- TASK TO CARRY OUT -
Could you write out the lines below word for word, leaving out the pictures?
* begin *
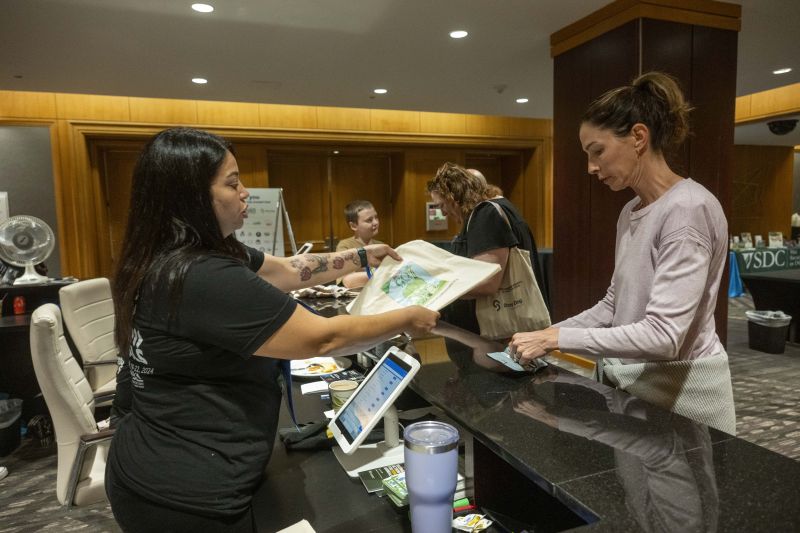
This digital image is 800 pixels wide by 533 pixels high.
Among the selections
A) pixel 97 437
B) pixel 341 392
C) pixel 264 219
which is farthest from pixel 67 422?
pixel 264 219

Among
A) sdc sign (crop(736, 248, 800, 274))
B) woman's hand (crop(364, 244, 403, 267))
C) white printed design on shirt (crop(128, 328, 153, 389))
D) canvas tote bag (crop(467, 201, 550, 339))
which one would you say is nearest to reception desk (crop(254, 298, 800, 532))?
white printed design on shirt (crop(128, 328, 153, 389))

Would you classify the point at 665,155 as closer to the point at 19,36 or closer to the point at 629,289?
the point at 629,289

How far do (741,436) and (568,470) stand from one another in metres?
2.84

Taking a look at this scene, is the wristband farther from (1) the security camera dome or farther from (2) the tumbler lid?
(1) the security camera dome

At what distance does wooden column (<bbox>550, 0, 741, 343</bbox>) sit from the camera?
11.5 feet

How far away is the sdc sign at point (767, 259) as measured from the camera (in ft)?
23.2

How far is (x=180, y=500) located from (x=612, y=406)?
86 cm

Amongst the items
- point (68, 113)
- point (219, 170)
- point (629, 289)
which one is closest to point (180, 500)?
point (219, 170)

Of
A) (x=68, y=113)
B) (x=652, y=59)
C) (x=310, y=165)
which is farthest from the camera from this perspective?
(x=310, y=165)

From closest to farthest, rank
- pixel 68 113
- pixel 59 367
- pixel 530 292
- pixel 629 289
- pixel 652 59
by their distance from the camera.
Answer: pixel 629 289 → pixel 59 367 → pixel 530 292 → pixel 652 59 → pixel 68 113

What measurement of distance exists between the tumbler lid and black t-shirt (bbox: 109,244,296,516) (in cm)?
30

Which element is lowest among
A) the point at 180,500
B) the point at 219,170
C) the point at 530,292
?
the point at 180,500

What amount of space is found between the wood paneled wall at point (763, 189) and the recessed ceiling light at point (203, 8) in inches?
426

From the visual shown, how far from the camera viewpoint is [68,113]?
588 centimetres
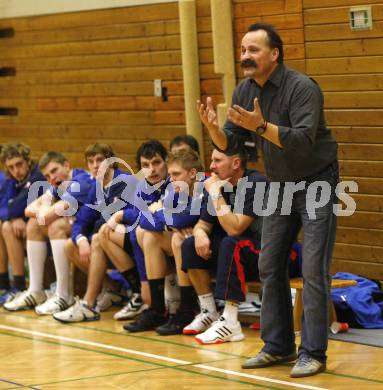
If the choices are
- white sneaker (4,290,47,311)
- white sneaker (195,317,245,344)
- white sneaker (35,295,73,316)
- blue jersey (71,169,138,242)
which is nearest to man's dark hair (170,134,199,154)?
blue jersey (71,169,138,242)

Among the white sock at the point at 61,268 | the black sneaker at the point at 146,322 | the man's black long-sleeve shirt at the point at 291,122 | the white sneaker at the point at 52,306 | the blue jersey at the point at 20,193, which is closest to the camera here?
the man's black long-sleeve shirt at the point at 291,122

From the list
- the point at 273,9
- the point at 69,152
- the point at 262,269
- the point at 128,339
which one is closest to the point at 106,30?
the point at 69,152

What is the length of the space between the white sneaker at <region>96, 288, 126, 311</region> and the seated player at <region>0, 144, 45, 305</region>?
951 millimetres

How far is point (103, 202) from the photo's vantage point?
8.19 meters

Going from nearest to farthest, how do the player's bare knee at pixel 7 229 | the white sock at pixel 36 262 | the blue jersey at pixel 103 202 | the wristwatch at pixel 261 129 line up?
the wristwatch at pixel 261 129, the blue jersey at pixel 103 202, the white sock at pixel 36 262, the player's bare knee at pixel 7 229

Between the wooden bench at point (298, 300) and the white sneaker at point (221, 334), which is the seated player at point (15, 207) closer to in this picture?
the white sneaker at point (221, 334)

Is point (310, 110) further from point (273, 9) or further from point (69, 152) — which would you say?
point (69, 152)

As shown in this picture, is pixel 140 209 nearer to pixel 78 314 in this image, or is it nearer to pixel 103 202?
pixel 103 202

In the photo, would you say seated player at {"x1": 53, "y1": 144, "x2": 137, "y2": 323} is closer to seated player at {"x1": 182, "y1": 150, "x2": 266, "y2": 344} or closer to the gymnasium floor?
the gymnasium floor

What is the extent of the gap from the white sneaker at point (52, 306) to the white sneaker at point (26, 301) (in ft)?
0.78

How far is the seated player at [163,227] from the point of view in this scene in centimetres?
721

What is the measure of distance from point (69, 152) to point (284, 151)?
5158 millimetres

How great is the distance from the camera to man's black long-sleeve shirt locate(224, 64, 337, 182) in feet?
18.0

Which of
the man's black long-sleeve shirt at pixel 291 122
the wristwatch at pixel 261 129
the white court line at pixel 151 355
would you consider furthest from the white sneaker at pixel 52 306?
the wristwatch at pixel 261 129
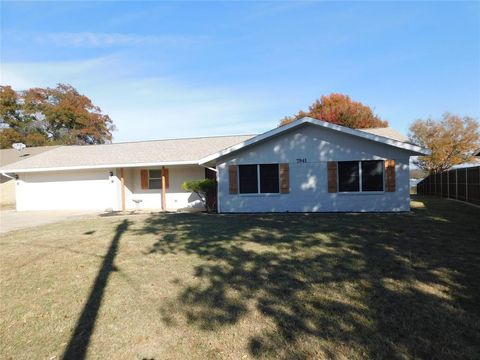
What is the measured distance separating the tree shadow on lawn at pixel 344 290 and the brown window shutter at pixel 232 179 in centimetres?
576

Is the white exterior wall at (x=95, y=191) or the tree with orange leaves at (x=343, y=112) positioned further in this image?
the tree with orange leaves at (x=343, y=112)

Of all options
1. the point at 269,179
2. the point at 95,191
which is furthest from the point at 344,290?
the point at 95,191

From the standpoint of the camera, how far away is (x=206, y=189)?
53.1ft

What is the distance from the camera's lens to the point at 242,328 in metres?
4.04

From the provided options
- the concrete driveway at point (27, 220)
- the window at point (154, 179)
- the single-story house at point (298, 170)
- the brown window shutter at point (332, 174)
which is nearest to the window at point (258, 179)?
the single-story house at point (298, 170)

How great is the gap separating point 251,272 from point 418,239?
4.19 m

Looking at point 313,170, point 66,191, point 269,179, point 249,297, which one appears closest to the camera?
point 249,297

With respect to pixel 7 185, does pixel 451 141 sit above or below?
above

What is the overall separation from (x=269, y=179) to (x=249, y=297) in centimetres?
998

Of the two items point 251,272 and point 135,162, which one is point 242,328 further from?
point 135,162

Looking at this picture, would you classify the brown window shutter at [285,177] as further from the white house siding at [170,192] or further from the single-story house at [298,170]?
the white house siding at [170,192]

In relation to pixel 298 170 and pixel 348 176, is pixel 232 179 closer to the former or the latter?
pixel 298 170

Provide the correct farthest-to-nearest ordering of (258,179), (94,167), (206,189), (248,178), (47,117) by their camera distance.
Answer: (47,117) < (94,167) < (206,189) < (248,178) < (258,179)

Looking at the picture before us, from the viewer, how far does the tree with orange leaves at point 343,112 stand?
36.1 metres
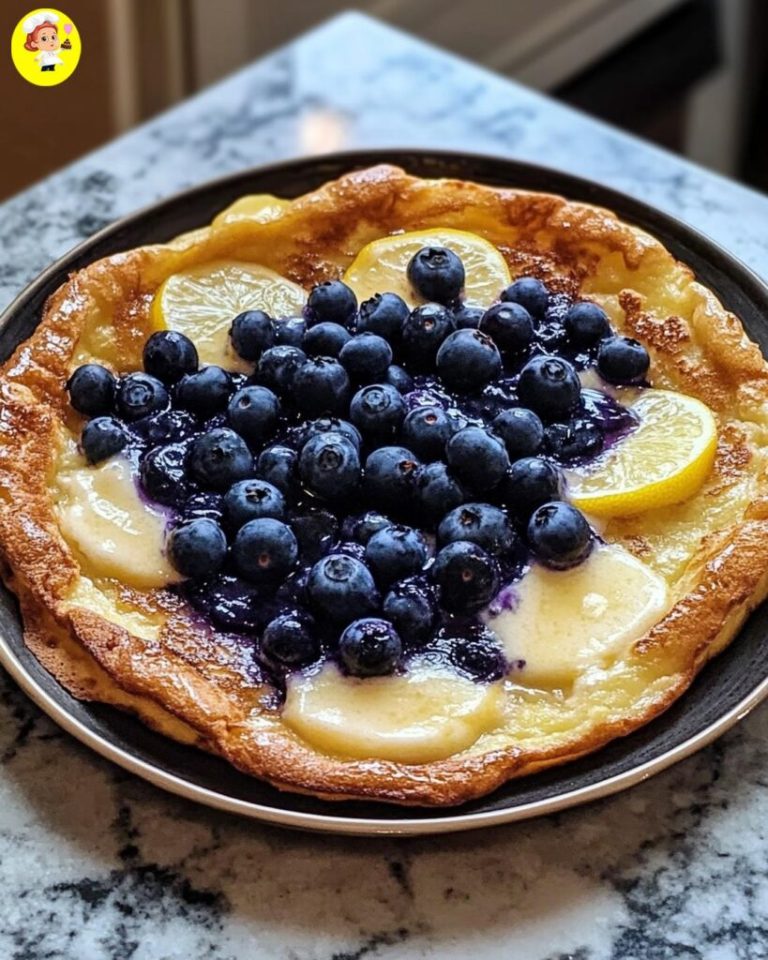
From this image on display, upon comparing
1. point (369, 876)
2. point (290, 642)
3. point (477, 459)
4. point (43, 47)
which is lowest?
point (369, 876)

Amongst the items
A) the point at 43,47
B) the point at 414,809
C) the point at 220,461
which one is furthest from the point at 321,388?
the point at 43,47

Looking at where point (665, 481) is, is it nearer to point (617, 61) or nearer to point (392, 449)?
point (392, 449)

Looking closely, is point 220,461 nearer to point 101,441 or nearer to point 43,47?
point 101,441

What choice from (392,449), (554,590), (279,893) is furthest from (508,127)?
(279,893)

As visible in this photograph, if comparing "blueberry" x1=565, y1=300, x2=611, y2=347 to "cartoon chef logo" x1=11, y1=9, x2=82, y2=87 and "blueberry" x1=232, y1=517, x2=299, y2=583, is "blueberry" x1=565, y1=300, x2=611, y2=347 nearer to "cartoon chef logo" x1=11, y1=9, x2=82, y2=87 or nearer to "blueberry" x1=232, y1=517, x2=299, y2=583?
"blueberry" x1=232, y1=517, x2=299, y2=583

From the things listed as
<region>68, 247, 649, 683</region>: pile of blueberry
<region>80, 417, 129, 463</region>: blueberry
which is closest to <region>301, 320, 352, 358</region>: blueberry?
<region>68, 247, 649, 683</region>: pile of blueberry

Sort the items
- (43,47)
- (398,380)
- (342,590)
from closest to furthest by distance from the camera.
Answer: (342,590), (398,380), (43,47)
* end *
- COMPLETED TASK -
This digital image is 800 pixels wide by 533 pixels high.
Among the selections
A) pixel 97 437
B) pixel 341 392
C) pixel 264 219
which is farthest from pixel 67 422?
pixel 264 219

Among
A) sdc sign (crop(736, 248, 800, 274))
B) woman's hand (crop(364, 244, 403, 267))
C) white printed design on shirt (crop(128, 328, 153, 389))
D) canvas tote bag (crop(467, 201, 550, 339))
which one would you say is nearest to reception desk (crop(254, 298, 800, 532))?
white printed design on shirt (crop(128, 328, 153, 389))

Would you classify the point at 665,155 as closer to the point at 19,36 or closer to the point at 629,289?
the point at 629,289

How far do (741,436) and (568,470) stand from one another in metres?
2.84

Taking a look at this scene, is the wristband farther from (1) the security camera dome or farther from (2) the tumbler lid?
(1) the security camera dome

At what distance does wooden column (<bbox>550, 0, 741, 343</bbox>) sit from the camera?
11.5 feet

How far away is the sdc sign at point (767, 259) as measured from the camera (in ft)?
23.2

How far is (x=180, y=500) located from (x=612, y=406)?
86 cm

Amongst the items
- point (68, 113)
- point (219, 170)
- point (629, 289)
which one is closest to point (180, 500)?
point (219, 170)

Of
A) (x=68, y=113)
B) (x=652, y=59)
C) (x=310, y=165)
which is farthest from the camera from this perspective?
(x=310, y=165)

From closest to farthest, rank
- pixel 68 113
- pixel 59 367
- pixel 530 292
- pixel 629 289
- pixel 652 59
by their distance from the camera.
Answer: pixel 629 289 → pixel 59 367 → pixel 530 292 → pixel 652 59 → pixel 68 113

What measurement of distance exists between the tumbler lid and black t-shirt (bbox: 109,244,296,516) (in cm)?
30

Which element is lowest among
A) the point at 180,500
B) the point at 219,170
C) the point at 530,292
?
the point at 180,500

What amount of space is found between the wood paneled wall at point (763, 189) and the recessed ceiling light at point (203, 8) in inches?
426

From the visual shown, how far from the camera viewpoint is [68,113]?
588 centimetres
If the choices are
- white sneaker (4,290,47,311)
- white sneaker (195,317,245,344)
- white sneaker (35,295,73,316)
- blue jersey (71,169,138,242)
which is nearest to man's dark hair (170,134,199,154)?
blue jersey (71,169,138,242)

Among the white sock at the point at 61,268 | the black sneaker at the point at 146,322 | the man's black long-sleeve shirt at the point at 291,122 | the white sneaker at the point at 52,306 | the blue jersey at the point at 20,193, which is closest to the camera here?
the man's black long-sleeve shirt at the point at 291,122

From the list
- the point at 273,9
- the point at 69,152
- the point at 262,269
- the point at 128,339
which one is closest to the point at 106,30?
the point at 69,152

What is the length of the space between the white sneaker at <region>96, 288, 126, 311</region> and the seated player at <region>0, 144, 45, 305</region>?
951 millimetres

How far is point (103, 202) from the photo's vantage point?
8.19 meters

Going from nearest to farthest, how do the player's bare knee at pixel 7 229 | the white sock at pixel 36 262 | the blue jersey at pixel 103 202 | the wristwatch at pixel 261 129 line up?
the wristwatch at pixel 261 129, the blue jersey at pixel 103 202, the white sock at pixel 36 262, the player's bare knee at pixel 7 229

Between the wooden bench at point (298, 300) and the white sneaker at point (221, 334), which is the seated player at point (15, 207) closer to in this picture?
the white sneaker at point (221, 334)

Is point (310, 110) further from point (273, 9) or further from point (69, 152) — which would you say?
point (69, 152)

As shown in this picture, is pixel 140 209 nearer to pixel 78 314 in this image, or is it nearer to pixel 103 202?
pixel 103 202

In the photo, would you say seated player at {"x1": 53, "y1": 144, "x2": 137, "y2": 323} is closer to seated player at {"x1": 182, "y1": 150, "x2": 266, "y2": 344} or closer to the gymnasium floor?
the gymnasium floor

What is the extent of the gap from the white sneaker at point (52, 306) to the white sneaker at point (26, 301) (in ft)?
0.78

How far is the seated player at [163,227] from the point of view in this scene in centimetres?
721

What is the measure of distance from point (69, 152) to point (284, 151)?
5158 millimetres

How great is the distance from the camera to man's black long-sleeve shirt locate(224, 64, 337, 182) in feet?
18.0

Which of
the man's black long-sleeve shirt at pixel 291 122
the wristwatch at pixel 261 129
the white court line at pixel 151 355
would you consider furthest from the white sneaker at pixel 52 306?
the wristwatch at pixel 261 129
What is the measured distance separating the tree shadow on lawn at pixel 344 290 and the brown window shutter at pixel 232 179 in centimetres?
576

Is the white exterior wall at (x=95, y=191) or the tree with orange leaves at (x=343, y=112) positioned further in this image?
the tree with orange leaves at (x=343, y=112)

Of all options
1. the point at 269,179
2. the point at 95,191
which is furthest from the point at 344,290?
the point at 95,191

From the standpoint of the camera, how far away is (x=206, y=189)?
53.1ft

What is the distance from the camera's lens to the point at 242,328 in metres?
4.04

From the provided options
- the concrete driveway at point (27, 220)
- the window at point (154, 179)
- the single-story house at point (298, 170)
- the brown window shutter at point (332, 174)
which is nearest to the window at point (258, 179)?
the single-story house at point (298, 170)

How great is the gap separating point 251,272 from point 418,239?
4.19 m

Looking at point 313,170, point 66,191, point 269,179, point 249,297, which one appears closest to the camera?
point 249,297

With respect to pixel 7 185, does pixel 451 141 sit above or below?
above

What is the overall separation from (x=269, y=179) to (x=249, y=297) in centimetres?
998

Of the two items point 251,272 and point 135,162, which one is point 242,328 further from?
point 135,162

Looking at this picture, would you classify the brown window shutter at [285,177] as further from the white house siding at [170,192] or further from the single-story house at [298,170]?
the white house siding at [170,192]

In relation to pixel 298 170 and pixel 348 176, is pixel 232 179 closer to the former or the latter?
pixel 298 170

Provide the correct farthest-to-nearest ordering of (258,179), (94,167), (206,189), (248,178), (47,117) by their camera distance.
Answer: (47,117) < (94,167) < (206,189) < (248,178) < (258,179)

Looking at the picture before us, from the viewer, how far does the tree with orange leaves at point 343,112 stand?
36.1 metres
From this image on display, upon comparing
1. point (369, 876)
2. point (290, 642)
3. point (477, 459)
4. point (43, 47)
which is lowest?
point (369, 876)

Amongst the items
A) the point at 43,47
B) the point at 414,809
C) the point at 220,461
which one is furthest from the point at 321,388?
the point at 43,47

Looking at where point (665, 481) is, is it nearer to point (617, 61) or nearer to point (392, 449)?
point (392, 449)

Looking closely, is point 220,461 nearer to point 101,441 or nearer to point 43,47?
point 101,441

What choice from (392,449), (554,590), (279,893) is furthest from (508,127)?
(279,893)

As visible in this photograph, if comparing "blueberry" x1=565, y1=300, x2=611, y2=347 to "cartoon chef logo" x1=11, y1=9, x2=82, y2=87 and "blueberry" x1=232, y1=517, x2=299, y2=583, is "blueberry" x1=565, y1=300, x2=611, y2=347 nearer to "cartoon chef logo" x1=11, y1=9, x2=82, y2=87 or nearer to "blueberry" x1=232, y1=517, x2=299, y2=583?
"blueberry" x1=232, y1=517, x2=299, y2=583

From the things listed as
<region>68, 247, 649, 683</region>: pile of blueberry
<region>80, 417, 129, 463</region>: blueberry
which is closest to <region>301, 320, 352, 358</region>: blueberry?
<region>68, 247, 649, 683</region>: pile of blueberry

Sort the items
- (43,47)
- (398,380)
- (342,590)
from closest to furthest by distance from the camera.
Answer: (342,590), (398,380), (43,47)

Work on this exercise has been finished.